“I can’t get people interested in helping me with my idea. What can I do?”
That was the question posed to me recently at a leadership discussion I hosted at a local in-person event.
Individual contributors and first-line managers often ask similar questions as they try to gain cross-organizational support from for their ideas and perspectives.
Many try to escalate the decision up the “chain of command” until someone in authority forces the decision. But that approach is rarely successful.
Building consensus, reaching agreement, forming coalitions … These almost never happen by force.
In any organization, there are generally three kinds of influence you can exert:
This is by far the most powerful form of influence. People want to cooperate with people they know, like, and trust.
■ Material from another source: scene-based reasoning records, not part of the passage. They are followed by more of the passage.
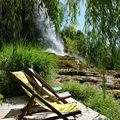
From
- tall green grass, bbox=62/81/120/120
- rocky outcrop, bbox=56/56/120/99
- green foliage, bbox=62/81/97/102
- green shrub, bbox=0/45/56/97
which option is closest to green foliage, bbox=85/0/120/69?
tall green grass, bbox=62/81/120/120

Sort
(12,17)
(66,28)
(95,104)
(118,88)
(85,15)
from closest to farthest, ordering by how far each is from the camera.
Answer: (12,17), (85,15), (66,28), (95,104), (118,88)

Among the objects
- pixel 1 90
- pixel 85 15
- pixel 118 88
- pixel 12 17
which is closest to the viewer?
pixel 12 17

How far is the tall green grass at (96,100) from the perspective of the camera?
8.18 meters

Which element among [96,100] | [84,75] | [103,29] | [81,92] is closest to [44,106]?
[103,29]

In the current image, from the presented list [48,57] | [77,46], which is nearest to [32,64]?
[48,57]

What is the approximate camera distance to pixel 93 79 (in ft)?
43.0

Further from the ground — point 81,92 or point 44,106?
point 44,106

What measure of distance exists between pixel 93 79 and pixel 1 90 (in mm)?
3937

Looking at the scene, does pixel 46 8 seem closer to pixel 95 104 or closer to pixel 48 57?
pixel 95 104

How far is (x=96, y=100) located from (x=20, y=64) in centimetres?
202

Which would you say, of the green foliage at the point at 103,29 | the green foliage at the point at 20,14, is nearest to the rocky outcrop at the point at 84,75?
the green foliage at the point at 103,29

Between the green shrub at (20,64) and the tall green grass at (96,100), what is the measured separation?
0.64m

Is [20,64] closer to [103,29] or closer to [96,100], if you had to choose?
[96,100]

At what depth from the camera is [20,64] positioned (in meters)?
10.0
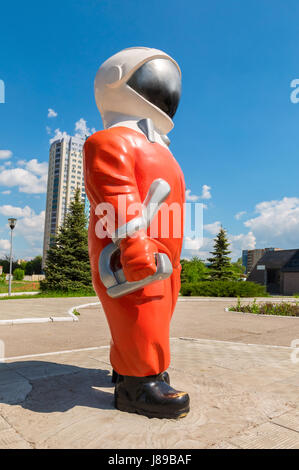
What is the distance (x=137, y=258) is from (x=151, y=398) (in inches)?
43.6

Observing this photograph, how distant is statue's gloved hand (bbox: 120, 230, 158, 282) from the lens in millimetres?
2256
Dale Carnegie wrote, “You can make more friends in two months by becoming interested in other people than you can in two years by trying to get other people interested in you.”
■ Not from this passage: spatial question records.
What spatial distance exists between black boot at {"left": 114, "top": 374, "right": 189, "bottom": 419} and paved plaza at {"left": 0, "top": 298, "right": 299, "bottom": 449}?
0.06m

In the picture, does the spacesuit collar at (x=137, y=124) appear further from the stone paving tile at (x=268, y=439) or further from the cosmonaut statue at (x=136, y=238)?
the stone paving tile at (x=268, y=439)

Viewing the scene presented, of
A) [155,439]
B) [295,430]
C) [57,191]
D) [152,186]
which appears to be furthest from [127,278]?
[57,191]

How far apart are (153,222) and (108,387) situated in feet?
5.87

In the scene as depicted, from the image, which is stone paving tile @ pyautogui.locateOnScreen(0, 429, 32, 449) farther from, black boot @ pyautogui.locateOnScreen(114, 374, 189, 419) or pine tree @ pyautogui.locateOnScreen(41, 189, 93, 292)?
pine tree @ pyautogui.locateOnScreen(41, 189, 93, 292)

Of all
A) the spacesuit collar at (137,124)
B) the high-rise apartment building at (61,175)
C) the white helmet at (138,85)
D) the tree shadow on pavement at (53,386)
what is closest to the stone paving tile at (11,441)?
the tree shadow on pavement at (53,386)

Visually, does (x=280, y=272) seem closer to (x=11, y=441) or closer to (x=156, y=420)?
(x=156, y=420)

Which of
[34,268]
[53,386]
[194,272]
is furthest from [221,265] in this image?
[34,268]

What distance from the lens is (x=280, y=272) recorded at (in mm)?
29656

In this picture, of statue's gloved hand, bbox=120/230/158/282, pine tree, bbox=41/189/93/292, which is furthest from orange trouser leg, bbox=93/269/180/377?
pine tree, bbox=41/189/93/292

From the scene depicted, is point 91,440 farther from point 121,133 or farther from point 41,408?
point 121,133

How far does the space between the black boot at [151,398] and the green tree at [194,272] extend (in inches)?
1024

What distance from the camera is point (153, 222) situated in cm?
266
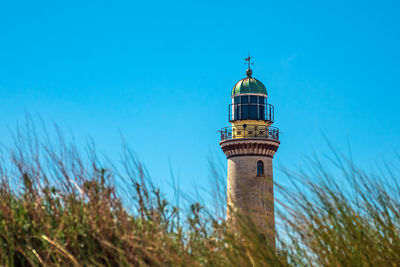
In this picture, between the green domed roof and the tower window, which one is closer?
the tower window

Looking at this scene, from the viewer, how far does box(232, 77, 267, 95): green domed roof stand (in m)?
32.2

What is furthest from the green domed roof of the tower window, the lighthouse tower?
the tower window

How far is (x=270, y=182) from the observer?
214 inches

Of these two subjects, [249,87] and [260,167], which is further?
[249,87]

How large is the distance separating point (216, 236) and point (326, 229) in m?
0.92

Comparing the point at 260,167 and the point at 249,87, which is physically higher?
the point at 249,87

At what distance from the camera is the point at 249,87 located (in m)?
32.2

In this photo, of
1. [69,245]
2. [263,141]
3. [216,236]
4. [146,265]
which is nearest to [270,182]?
[216,236]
And those friendships go both ways… The stronger your relationships are with others, the more you’ll understand their concerns, and the better your ideas will be.
When you don’t have a solid relationship with the people you want to convince, they may agree to follow your lead when they trust your expertise. Having a visible track record of success with the kind of proposal you’re making can draw people to your idea.
The influence of last resort is your role, position, or title. Interestingly, the more often you rely on the power of your position of authority, the less effective that influence becomes. “Because I said so” tends to communicate that you care about your own interests more than other people’s and that you aren’t able to explain the logic of your decision.
Architects and Senior Staff Engineers may need to flex their expertise power to encourage acceptance of sweeping changes that reach multiple departments and influence people they know only by name.
Executives may need to rely on their position to enforce policies that are as necessary as they are distasteful, such as for security, legal compliance or when a satisfactory explanation would violate legitimate confidentiality concerns.
But the earlier you can start building positive relationships with people outside of your department, the stronger influence you’ll be able to have when you’re ready to propose your ideas.